Vor vierzig Jahren war der Klimawandel noch kein Thema, die akut drohende Energiekrise noch in weiter Ferne. Erschreckend unbedarft nehmen sich die Antworten der Kino-Gruppe auf meine Frage aus, warum man den Saal so stark gekühlt habe. „Nach einer Weile mussten wir uns Socken und eine Fleece-Jacke anziehen“, schrieb ich Ihnen. „Die Klimaanlage tat ihr sinnloses Werk. Sicher ist es in Ihrem Kino möglich, weniger zu kühlen – und Energie zu sparen.“ Die Antwort einer Cosima ist nichtssagend, ich hake nach. Ein Lennart vom Gästeservice antwortet: „Leider lässt sich die Temperatur nicht so einfach umstellen. Die Entscheidung der Geschäftsleitung ist, die Temperatur so zu halten, wie sie ist. Eine Weiterleitung Ihrer Email an unsere Geschäftsleitung ist daher nicht notwendig. Wir bedanken uns für Ihr Feedback, werden allerdings keine Umstellungen vornehmen.“ Alle reden vom Frieren im Winter. Wie viel Energie durch Klimaanlagen im Sommer verschwendet wird, scheint (noch) niemanden zu interessieren. Warum eigentlich?
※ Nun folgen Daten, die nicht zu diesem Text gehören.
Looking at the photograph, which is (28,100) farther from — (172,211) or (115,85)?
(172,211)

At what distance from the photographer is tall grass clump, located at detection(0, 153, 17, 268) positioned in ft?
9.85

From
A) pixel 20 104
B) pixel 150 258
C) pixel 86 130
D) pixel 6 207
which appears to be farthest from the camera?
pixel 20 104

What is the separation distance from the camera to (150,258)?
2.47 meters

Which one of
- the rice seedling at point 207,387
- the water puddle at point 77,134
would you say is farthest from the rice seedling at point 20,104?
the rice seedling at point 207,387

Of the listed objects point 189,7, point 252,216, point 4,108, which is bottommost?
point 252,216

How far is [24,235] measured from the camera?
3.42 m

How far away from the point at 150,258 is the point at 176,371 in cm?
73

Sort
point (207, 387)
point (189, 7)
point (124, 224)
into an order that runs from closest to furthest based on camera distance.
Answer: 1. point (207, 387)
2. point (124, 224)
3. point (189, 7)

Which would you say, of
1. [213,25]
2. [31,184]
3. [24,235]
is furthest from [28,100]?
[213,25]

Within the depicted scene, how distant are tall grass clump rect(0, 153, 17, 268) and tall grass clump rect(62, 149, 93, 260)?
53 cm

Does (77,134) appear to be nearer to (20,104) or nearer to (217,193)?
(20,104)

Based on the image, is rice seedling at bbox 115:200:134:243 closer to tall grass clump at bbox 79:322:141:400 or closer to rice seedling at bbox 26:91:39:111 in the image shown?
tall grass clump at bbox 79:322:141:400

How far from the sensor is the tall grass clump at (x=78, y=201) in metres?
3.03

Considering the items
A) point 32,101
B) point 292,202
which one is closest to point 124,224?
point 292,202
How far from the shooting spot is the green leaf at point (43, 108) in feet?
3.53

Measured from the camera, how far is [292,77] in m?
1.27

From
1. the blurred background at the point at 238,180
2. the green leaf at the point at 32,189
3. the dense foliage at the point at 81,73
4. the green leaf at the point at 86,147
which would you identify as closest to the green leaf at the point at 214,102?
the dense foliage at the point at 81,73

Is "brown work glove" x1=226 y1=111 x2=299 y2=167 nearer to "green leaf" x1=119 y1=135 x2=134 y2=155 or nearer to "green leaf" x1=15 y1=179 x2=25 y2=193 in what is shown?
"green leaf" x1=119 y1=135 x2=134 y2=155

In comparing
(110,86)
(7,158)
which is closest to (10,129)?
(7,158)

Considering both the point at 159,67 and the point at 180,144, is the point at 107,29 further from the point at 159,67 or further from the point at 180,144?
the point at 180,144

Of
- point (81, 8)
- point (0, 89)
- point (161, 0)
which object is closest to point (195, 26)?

Das „Sommermärchen“ der Stones in der Berliner Waldbühne hätten wir schon gerne erlebt, aber nicht um jeden Preis. Wir fahren stattdessen zum Schwimmen nach Brandenburg. Anfang Juli saßen wir danach noch bibbernd mit Mütze (!) und Jacke im „Fährhaus Caputh“. Dieses Mal ist es richtig heiß, aber keine:r vermisst eine Klimaanlage. In dem kleinen Ort besaß der geniale Physiker Albert Einstein ein Sommerhaus. Dass man ihm fälschlicherweise Zitate unterschiebt, hätte ihn bestimmt köstlich amüsiert. Auf einer Schiefertafel eines Cafés ist zu lesen: „Der Mensch hat die Atombombe erfunden. Keine Maus der Welt käme auf die Idee, eine Mausefalle zu konstruieren.“ Das Wort stammt von dem Aphoristiker Werner Mitsch. Sein Buch „Das Schwarze unterm Fingernagel“ (1983) ist nur antiquarisch zu bekommen. Ich werd’s versuchen.